Correio braziliense, n. 20203, 13/09/2018. Brasil, p. 6

 

Supremo proíbe o ensino domiciliar

Ingrid Soares

13/09/2018

 

 

EDUCAÇÃO » Corte nega autorização para que crianças sejam educadas em casa, sem a necessidade de irem à escola. Maioria dos ministros entende que faltam leis que regulamentem o chamado homeschooling. Defensores da prática criticam a decisão

O Supremo Tribunal Federal (STF) negou ontem a autorização para que crianças sejam educadas em casa, sem a necessidade de irem à escola. No entender da maioria dos ministros, a prática, chamada de homeschooling, não é proibida pela Constituição, porém, pela falta de leis que regulamentem o ensino domiciliar, não haveria como instituir a alternativa no país. Como o caso tem repercussão geral, a decisão do Supremo deve ser adotada como modelo em julgamentos sobre o assunto em todo o país.

O voto do relator, Luís Roberto Barroso, único a favor do ensino domiciliar, foi vencido pela maioria dos ministros: Alexandre de Moraes, Edson Fachin, Rosa Weber, Marco Aurélio Mello, Dias Toffoli e Cármen Lúcia.

▶ _Dados fornecidos_:
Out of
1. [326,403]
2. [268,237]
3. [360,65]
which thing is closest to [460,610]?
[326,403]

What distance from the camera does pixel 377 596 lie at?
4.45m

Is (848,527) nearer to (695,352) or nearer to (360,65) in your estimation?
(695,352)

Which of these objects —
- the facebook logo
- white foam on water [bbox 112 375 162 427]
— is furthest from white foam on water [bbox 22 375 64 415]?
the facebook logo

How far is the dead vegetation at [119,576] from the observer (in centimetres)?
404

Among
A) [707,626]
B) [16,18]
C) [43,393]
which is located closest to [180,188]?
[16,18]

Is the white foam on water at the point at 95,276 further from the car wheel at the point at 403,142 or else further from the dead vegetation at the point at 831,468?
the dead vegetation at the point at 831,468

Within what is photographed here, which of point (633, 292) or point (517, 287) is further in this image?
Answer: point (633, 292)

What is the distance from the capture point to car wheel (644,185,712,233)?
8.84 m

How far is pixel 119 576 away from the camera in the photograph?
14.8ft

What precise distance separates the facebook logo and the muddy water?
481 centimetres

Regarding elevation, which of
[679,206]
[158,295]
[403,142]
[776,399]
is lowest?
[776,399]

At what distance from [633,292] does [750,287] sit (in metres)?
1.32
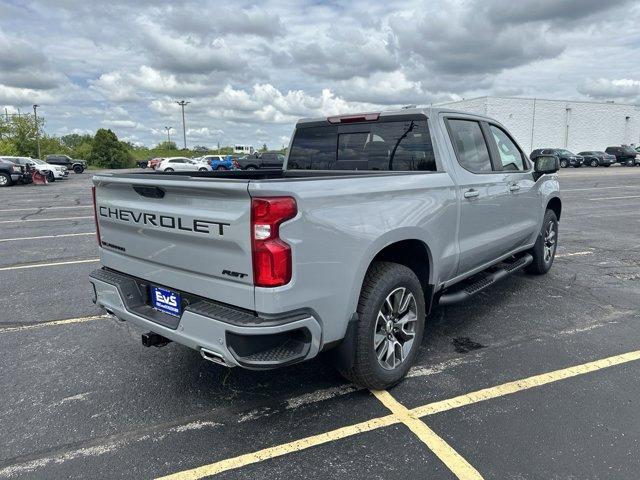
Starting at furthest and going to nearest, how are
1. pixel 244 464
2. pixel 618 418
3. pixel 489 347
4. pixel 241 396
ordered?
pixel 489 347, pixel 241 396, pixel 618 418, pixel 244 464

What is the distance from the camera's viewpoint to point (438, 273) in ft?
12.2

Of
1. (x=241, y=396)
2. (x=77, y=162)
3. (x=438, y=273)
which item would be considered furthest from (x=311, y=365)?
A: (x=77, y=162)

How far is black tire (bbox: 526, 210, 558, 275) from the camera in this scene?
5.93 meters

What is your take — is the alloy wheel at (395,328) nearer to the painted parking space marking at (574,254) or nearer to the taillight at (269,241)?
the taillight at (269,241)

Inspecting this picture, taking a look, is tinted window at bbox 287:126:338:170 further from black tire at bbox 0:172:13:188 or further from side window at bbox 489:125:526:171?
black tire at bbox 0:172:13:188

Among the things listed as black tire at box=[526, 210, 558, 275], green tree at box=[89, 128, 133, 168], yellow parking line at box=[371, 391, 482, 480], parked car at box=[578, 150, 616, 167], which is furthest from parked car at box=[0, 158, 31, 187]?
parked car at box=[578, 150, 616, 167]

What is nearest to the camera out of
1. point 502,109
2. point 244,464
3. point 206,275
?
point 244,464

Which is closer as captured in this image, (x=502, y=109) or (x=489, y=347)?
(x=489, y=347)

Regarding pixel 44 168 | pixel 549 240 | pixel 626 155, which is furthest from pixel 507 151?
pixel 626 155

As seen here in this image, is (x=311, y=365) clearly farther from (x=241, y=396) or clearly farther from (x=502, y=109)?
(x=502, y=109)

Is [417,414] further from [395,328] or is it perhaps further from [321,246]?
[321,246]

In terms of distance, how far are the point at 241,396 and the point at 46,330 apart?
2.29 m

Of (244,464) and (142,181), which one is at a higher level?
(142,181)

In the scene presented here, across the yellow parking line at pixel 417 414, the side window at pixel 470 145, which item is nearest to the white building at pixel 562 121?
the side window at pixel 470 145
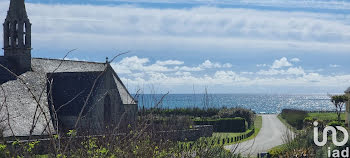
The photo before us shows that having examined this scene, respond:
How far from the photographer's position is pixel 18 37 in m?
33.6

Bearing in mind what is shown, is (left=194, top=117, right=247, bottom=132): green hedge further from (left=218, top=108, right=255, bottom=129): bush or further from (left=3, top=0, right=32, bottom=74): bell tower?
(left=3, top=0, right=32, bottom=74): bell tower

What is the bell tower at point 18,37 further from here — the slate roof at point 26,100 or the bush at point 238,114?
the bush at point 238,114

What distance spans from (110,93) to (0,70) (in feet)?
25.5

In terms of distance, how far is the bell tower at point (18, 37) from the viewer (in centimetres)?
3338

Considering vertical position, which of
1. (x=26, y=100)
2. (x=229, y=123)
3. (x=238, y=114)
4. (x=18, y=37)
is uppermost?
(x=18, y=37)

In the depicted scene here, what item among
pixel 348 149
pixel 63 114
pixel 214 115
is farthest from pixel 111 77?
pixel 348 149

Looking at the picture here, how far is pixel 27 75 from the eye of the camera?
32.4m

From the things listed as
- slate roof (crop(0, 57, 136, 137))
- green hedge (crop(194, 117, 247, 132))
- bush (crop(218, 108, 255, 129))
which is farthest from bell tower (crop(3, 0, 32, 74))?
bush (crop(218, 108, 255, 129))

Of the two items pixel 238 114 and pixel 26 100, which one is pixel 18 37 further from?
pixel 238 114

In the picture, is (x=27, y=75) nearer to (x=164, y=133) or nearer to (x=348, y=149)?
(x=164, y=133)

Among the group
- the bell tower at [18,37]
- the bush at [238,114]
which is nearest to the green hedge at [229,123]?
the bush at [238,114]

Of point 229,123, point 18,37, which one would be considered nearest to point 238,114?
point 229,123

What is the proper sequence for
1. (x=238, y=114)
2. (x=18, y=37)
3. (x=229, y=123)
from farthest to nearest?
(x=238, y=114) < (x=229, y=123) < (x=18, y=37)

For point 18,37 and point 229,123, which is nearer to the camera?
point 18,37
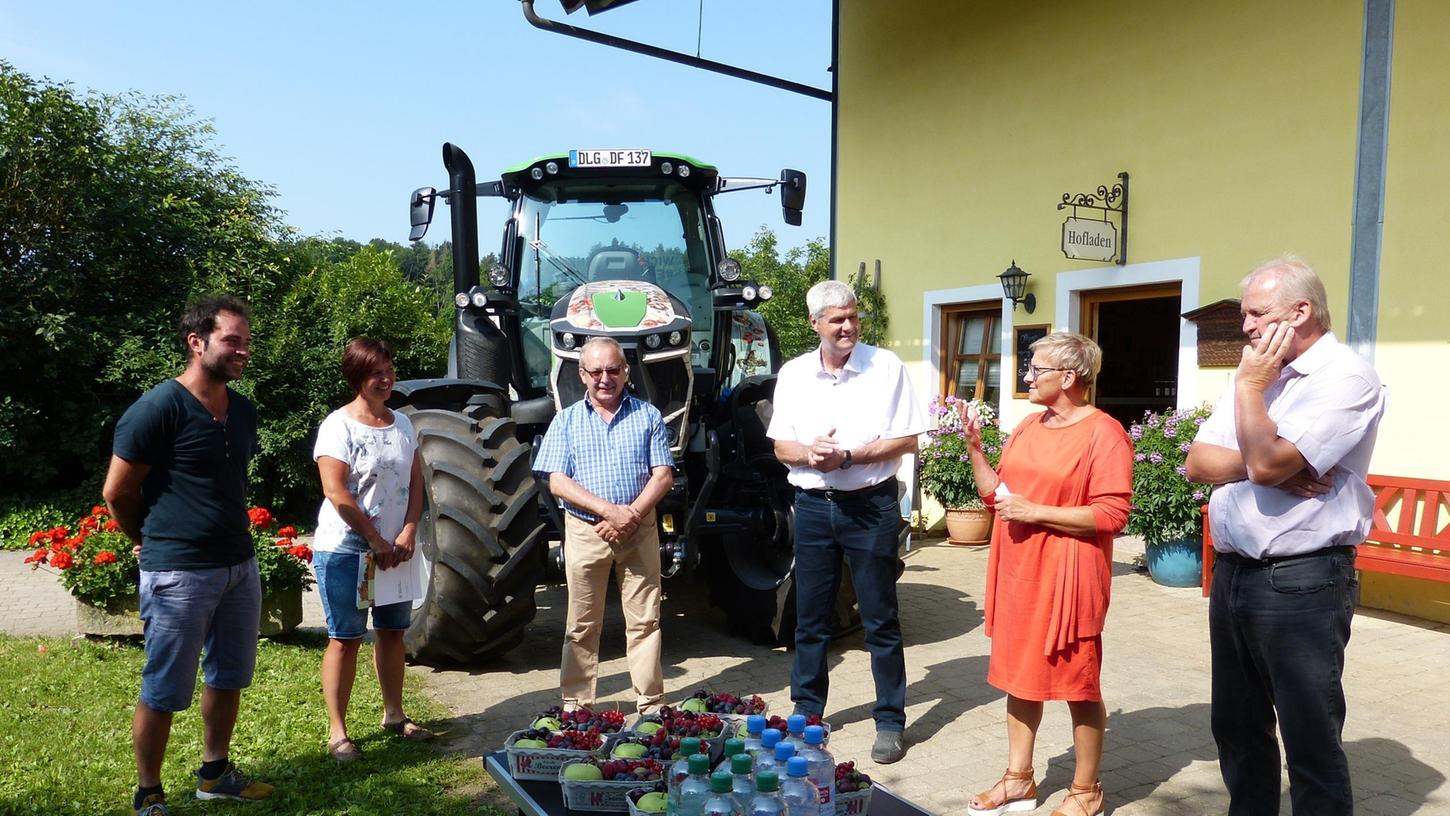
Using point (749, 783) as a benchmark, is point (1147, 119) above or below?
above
==
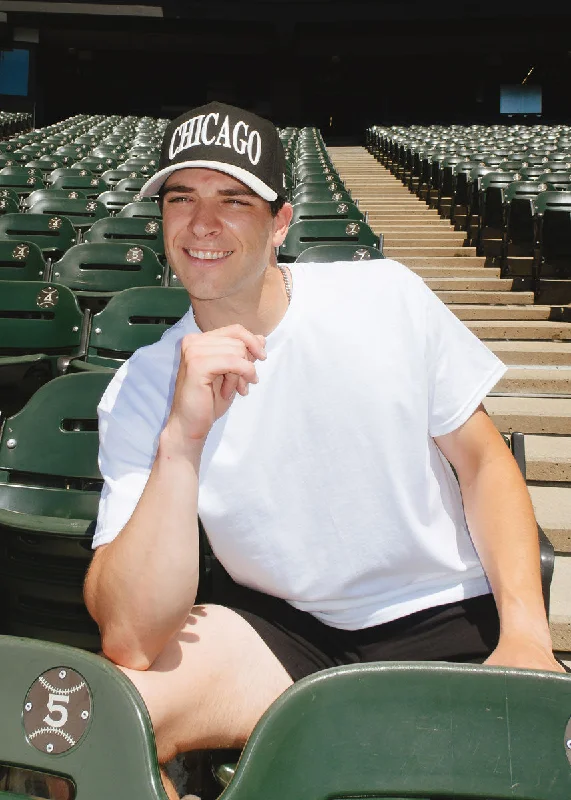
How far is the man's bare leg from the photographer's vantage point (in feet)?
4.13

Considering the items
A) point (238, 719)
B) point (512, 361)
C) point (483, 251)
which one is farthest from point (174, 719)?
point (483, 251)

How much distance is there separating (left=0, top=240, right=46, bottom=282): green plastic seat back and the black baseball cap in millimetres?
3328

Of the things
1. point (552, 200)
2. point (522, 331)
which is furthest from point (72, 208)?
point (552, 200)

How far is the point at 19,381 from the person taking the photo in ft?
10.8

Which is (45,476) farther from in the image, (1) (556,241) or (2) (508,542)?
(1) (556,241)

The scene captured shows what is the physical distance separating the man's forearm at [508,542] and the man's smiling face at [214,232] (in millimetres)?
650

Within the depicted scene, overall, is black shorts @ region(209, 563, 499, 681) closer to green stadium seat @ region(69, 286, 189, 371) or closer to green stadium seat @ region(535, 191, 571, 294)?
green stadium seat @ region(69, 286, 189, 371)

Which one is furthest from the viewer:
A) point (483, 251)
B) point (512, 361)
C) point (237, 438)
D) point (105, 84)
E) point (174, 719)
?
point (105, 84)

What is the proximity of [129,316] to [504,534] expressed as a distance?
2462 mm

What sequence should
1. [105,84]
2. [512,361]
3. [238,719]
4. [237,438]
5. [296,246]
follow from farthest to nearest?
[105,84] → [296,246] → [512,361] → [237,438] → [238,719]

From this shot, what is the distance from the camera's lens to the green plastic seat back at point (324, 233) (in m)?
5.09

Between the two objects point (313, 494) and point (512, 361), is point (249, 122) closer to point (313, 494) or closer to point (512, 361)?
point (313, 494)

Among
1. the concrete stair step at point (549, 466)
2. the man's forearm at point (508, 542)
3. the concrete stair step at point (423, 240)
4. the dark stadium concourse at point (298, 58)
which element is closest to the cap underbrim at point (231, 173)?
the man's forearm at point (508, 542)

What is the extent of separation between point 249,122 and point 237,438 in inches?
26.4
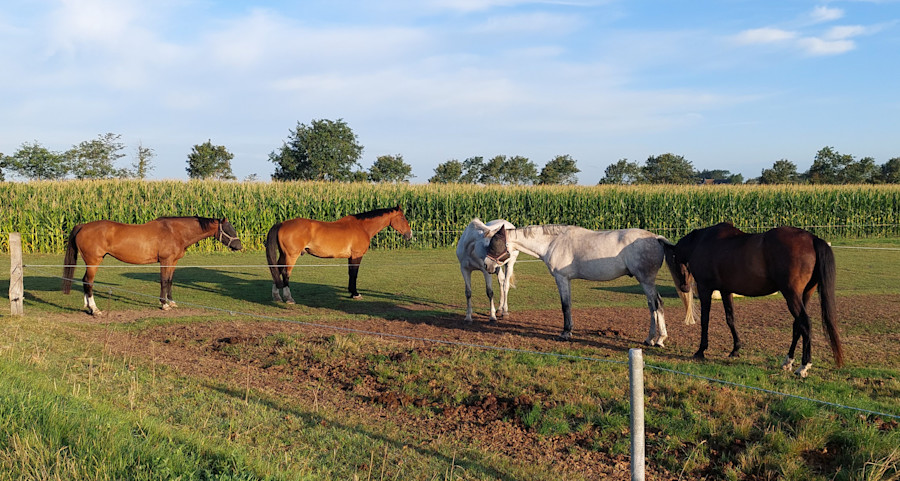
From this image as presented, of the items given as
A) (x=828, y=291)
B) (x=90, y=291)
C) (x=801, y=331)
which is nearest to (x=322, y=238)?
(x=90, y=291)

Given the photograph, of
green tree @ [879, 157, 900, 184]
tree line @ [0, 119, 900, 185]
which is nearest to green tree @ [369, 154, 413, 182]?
--
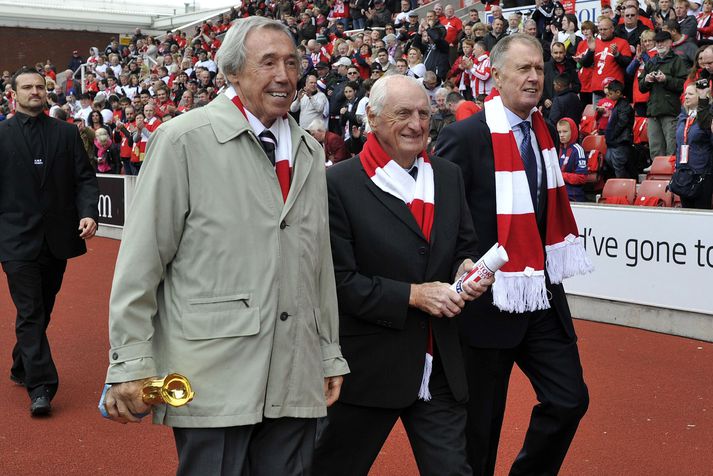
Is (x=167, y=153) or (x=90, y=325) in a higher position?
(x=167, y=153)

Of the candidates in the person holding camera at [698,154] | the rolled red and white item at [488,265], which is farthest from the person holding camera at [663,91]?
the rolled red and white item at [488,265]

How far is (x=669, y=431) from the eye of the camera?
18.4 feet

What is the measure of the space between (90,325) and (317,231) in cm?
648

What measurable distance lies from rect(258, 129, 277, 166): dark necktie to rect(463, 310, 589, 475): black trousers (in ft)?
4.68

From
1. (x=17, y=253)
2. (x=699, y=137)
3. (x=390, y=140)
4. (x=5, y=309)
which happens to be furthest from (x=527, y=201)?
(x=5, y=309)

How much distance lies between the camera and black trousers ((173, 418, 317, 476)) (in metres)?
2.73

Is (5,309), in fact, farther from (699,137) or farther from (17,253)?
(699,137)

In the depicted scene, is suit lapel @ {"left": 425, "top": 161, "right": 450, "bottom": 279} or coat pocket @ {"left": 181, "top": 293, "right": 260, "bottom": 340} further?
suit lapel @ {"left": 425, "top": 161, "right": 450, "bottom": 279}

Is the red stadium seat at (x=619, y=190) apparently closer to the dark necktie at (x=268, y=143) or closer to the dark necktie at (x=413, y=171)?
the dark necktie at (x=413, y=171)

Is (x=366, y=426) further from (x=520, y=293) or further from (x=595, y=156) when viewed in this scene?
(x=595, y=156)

▶ _O que fazer_:
1. Liste os ministros que, segundo a notícia, formaram a maioria que venceu o voto do relator.
2. Devolva o trecho da notícia entre "O Supremo Tribunal" e "e Cármen Lúcia.", inclusive.
Os registros não são necessários.

▶ _Respostas corretas_:
1. Alexandre de Moraes, Edson Fachin, Rosa Weber, Marco Aurélio Mello, Dias Toffoli e Cármen Lúcia.

2.
O Supremo Tribunal Federal (STF) negou ontem a autorização para que crianças sejam educadas em casa, sem a necessidade de irem à escola. No entender da maioria dos ministros, a prática, chamada de homeschooling, não é proibida pela Constituição, porém, pela falta de leis que regulamentem o ensino domiciliar, não haveria como instituir a alternativa no país. Como o caso tem repercussão geral, a decisão do Supremo deve ser adotada como modelo em julgamentos sobre o assunto em todo o país.

O voto do relator, Luís Roberto Barroso, único a favor do ensino domiciliar, foi vencido pela maioria dos ministros: Alexandre de Moraes, Edson Fachin, Rosa Weber, Marco Aurélio Mello, Dias Toffoli e Cármen Lúcia.